US billionaire and Microsoft co-founder Bill Gates has warned that America will be in "big trouble" until the embattled country can come up with widespread testing for the coronavirus.
The business magnate and philanthropist poke with CNBC on Thursday, where he said that the US government had shown no interest in creating a “unified system” like South Korea for coronavirus testing.
Coronavirus in the US is “still completely mis-prioritized,” Gates said.
“The natural thing would be to do like South Korea did, and create a unified system -- that we haven't gotten any interest from the federal level,” Gates said.
And “until we have that, we're in big trouble,” he warned, “because as a percentage of 330 million [Americans], we're not going to be able to test many people … [and] we need to know that number because that deeply affects rebounds when opening up. And there is some data that suggests it's not a gigantic number but very, very important to pin that down.”

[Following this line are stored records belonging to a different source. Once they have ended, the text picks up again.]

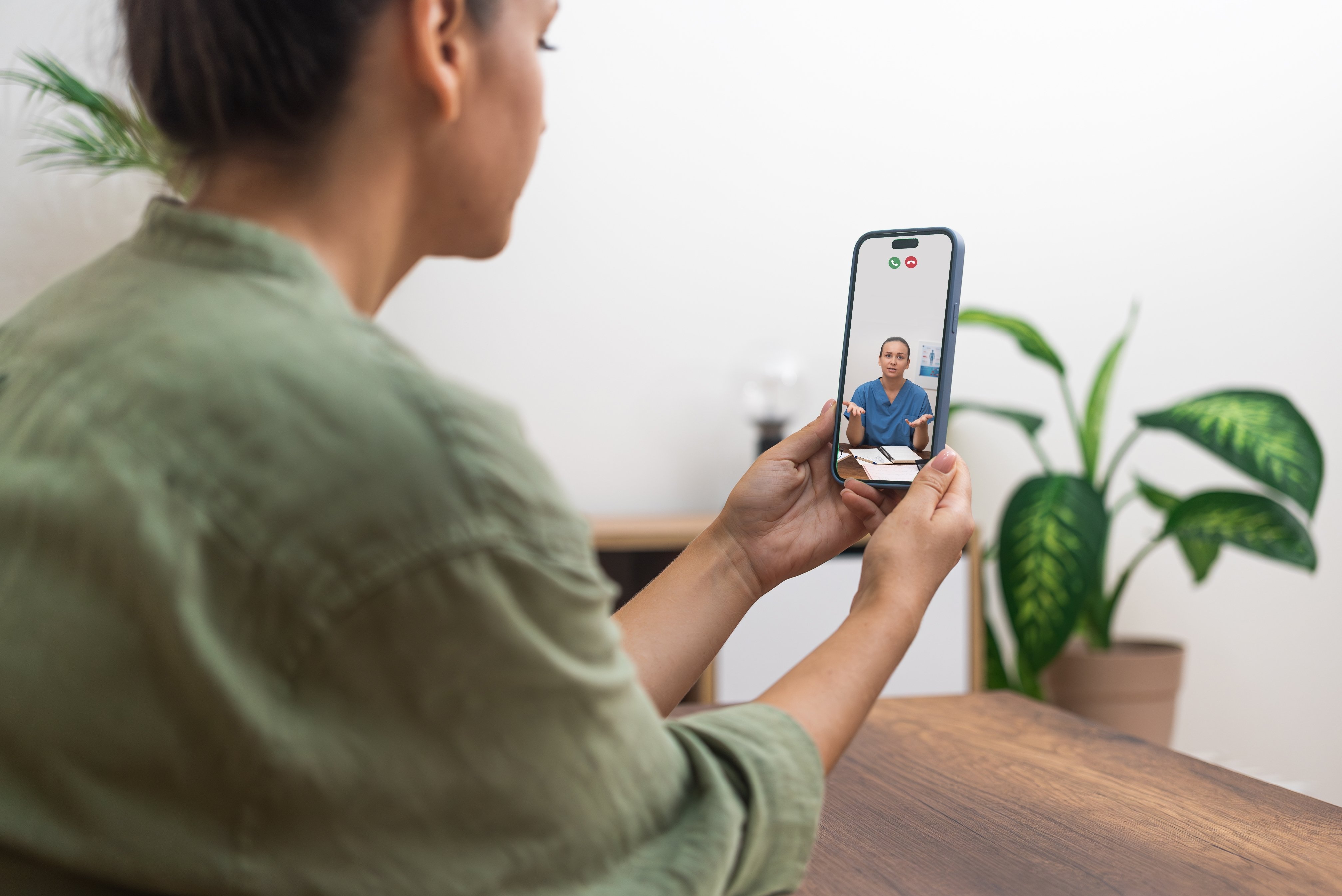 Woman speaking with a Revive Health Telehealth Primary Care Doctor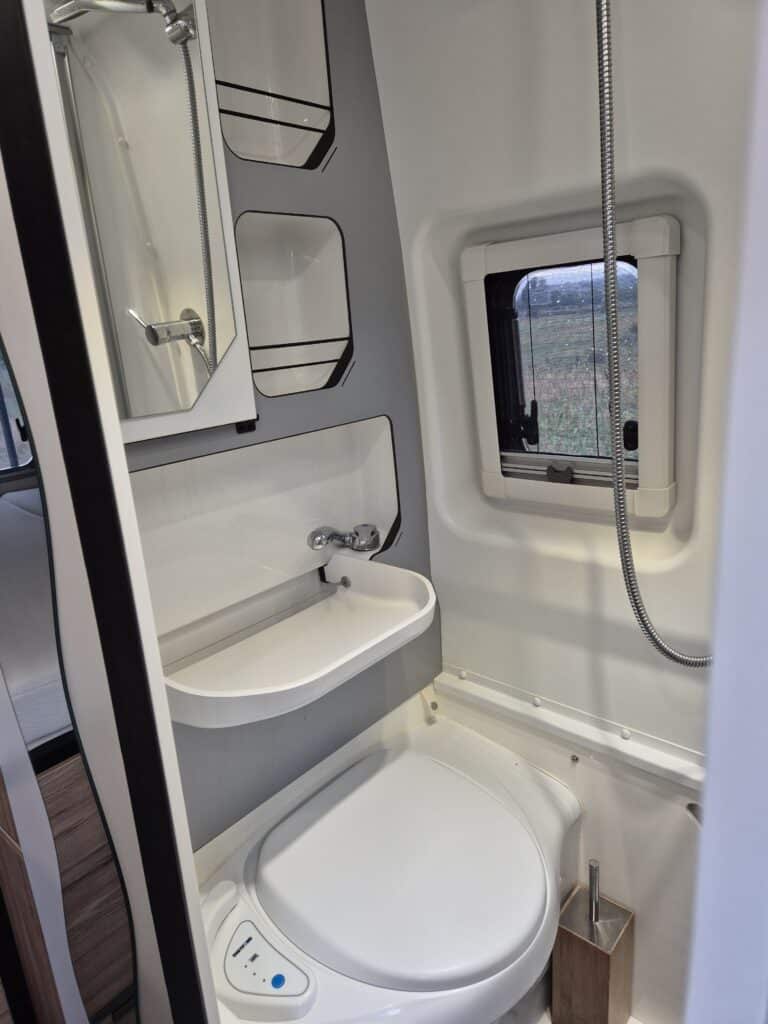Salle de bain compacte avec douche et toilettes.
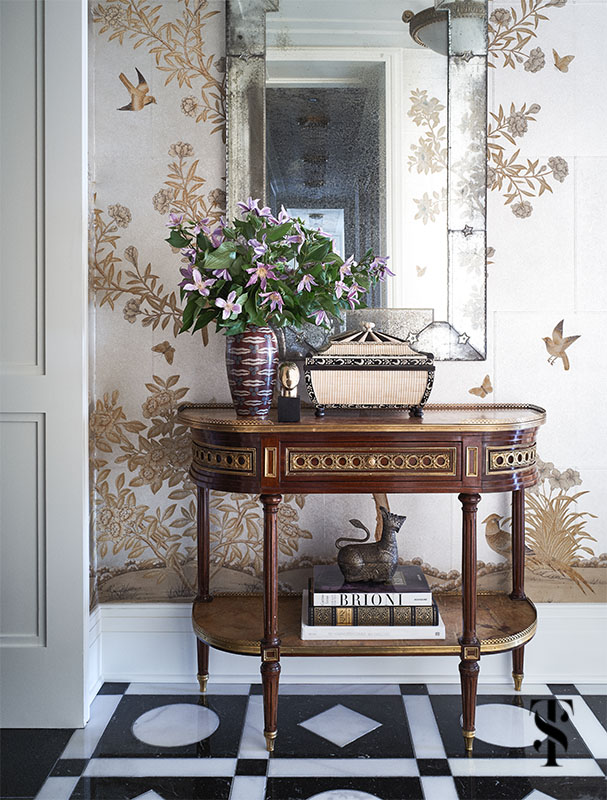 gracie wallpaper adorns the walls in an opulant foyer designed & remodeled by Summer Thornton complete with wild geometric patterned marble floor inspired by a palace. For more photos visit www.SummerThorntonDesign.com
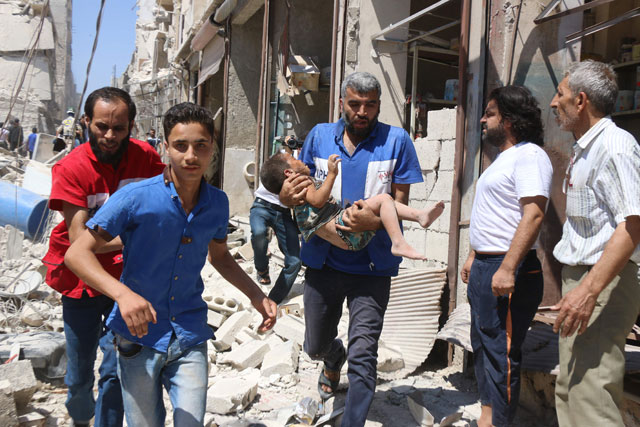 A Syrian civil defence volunteer carries a wounded child following a reported air strike on the rebel-held neighbourhood of Qatirji in the northern city of Aleppo on Sunday (AFP photo)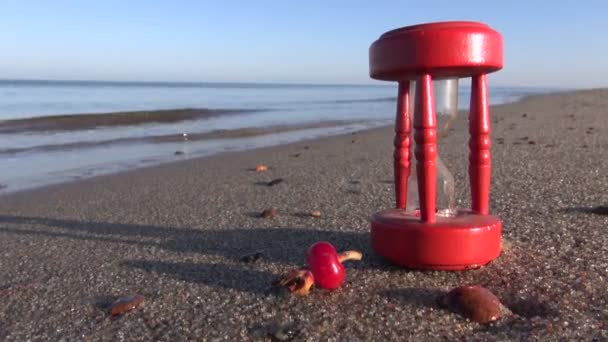 Oude rode gebroken zandloper sandglass klok en rose heupen op zee strand zand — Stockvideo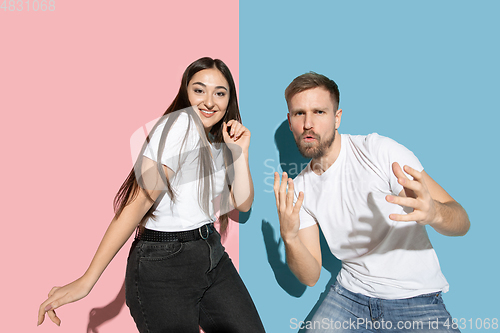 Image of Young emotional man and woman on pink and blue background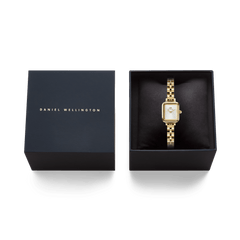 Quadro Mini Arch 3-link White Sunray Gold ladies watch presented in a black Daniel Wellington gift box, highlighting its gold rectangular case, white sunray dial, and polished 3-link bracelet.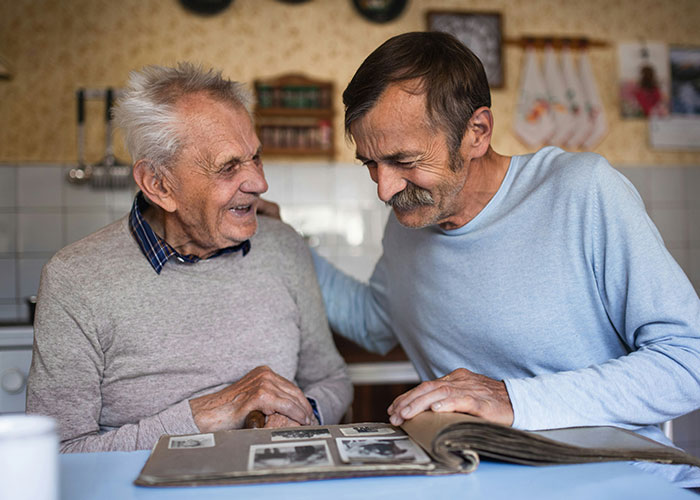 Two men smiling and looking at a photo album together, sharing a moment about steak and cows facts.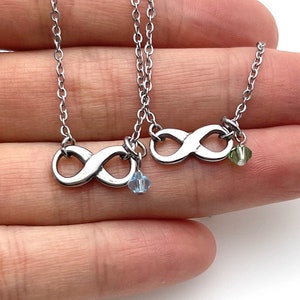 May include: Two silver infinity symbol necklaces with small crystal charms. The necklace on the left has a light blue charm, and the necklace on the right has a green charm.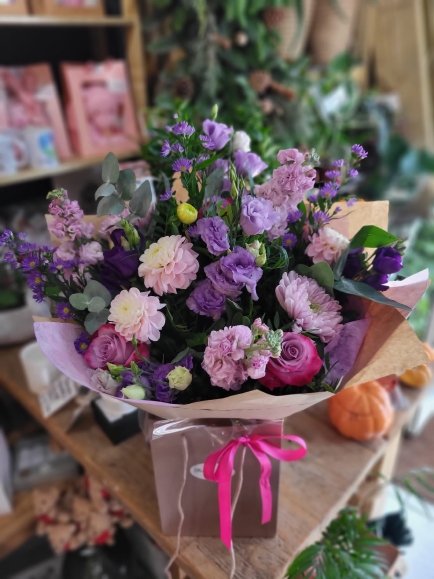 Pinks and Lilacs flowers freestyle bouquet made by florist from Bromley, Kent.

Gates also told CNBC that "no one should think the government can wave a wand and all of a sudden the economy is anything like it was before this happened.”
"That awaits either a miracle therapeutic that has an over 95 per cent cure rate, or broad usage of the vaccine.”

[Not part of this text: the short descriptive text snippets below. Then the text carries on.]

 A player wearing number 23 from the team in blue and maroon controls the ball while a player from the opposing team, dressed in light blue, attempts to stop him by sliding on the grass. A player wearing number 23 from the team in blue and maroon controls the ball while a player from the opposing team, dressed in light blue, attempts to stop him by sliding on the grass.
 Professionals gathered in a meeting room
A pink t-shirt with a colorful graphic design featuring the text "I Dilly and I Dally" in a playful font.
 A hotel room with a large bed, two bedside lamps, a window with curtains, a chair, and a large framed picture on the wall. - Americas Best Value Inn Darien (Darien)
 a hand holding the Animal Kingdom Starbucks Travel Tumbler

Gates, 64, said during an interview with PBS earlier this week that the US may not be "completely safe" until the fall of 2021.
Gates, a billionaire philanthropist who is one the richest people in the world, said last week the Bill & Melinda Gates Foundation, the charitable foundation he established with his wife, Melinda Gates, will spend billions of dollars to develop a vaccine to combat the novel coronavirus.
US deaths due to coronavirus topped 16,400 on Thursday, with more than 459,000 confirmed cases, according to a Reuters tally.
US officials warned Americans to expect alarming numbers of coronavirus deaths this week.
US deaths, the second highest in the world, set new daily records on Tuesday and Wednesday with over 1,900 new deaths reported each day, according to a Reuters tally.
The country had over 1,600 deaths on Thursday, with several states yet to report their latest figures.